Materials and methods:
Overall, 235 Korean patients with BRCA1/2 mutation-negative high-risk HBC were screened for BRIP1 mutation. The entire BRIP1 gene was analyzed using fluorescent-conformation sensitive gel electrophoresis. High-risk HBC patients were defined as patients with family history of breast or ovarian cancer in any relatives, patients with breast cancer that develops before age of 40 years, or patients with bilateral breast cancer.

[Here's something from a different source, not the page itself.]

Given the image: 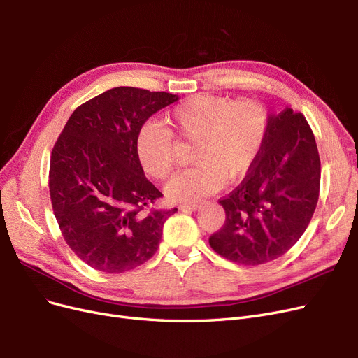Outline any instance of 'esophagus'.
I'll return each mask as SVG.
<instances>
[{"instance_id":"34e87169","label":"esophagus","mask_w":358,"mask_h":358,"mask_svg":"<svg viewBox=\"0 0 358 358\" xmlns=\"http://www.w3.org/2000/svg\"><path fill=\"white\" fill-rule=\"evenodd\" d=\"M201 206V203H182L179 204L180 210H196Z\"/></svg>"}]
</instances>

16 patients showed sequence variation in the BRIP1 gene. The novel truncating mutation 1018C > T was detected in one patient and 8 missense mutations were identified in 15 individuals. Among the missense mutations, 5 (787C > T, 1421T > C, 1442G > A, 2543G > A, and 2854A > G) were novel and 3 (430G > A, 587A > G, and 2830C > G) were previously described.
Protein-truncating mutation in the BRIP1 gene was infrequently found in Korean BRCA1/2 mutation-negative HBC patients. Further research will be required to clarify a role of the variants in BRIP1 gene in predisposition to HBC.
All authors have declared no conflicts of interest.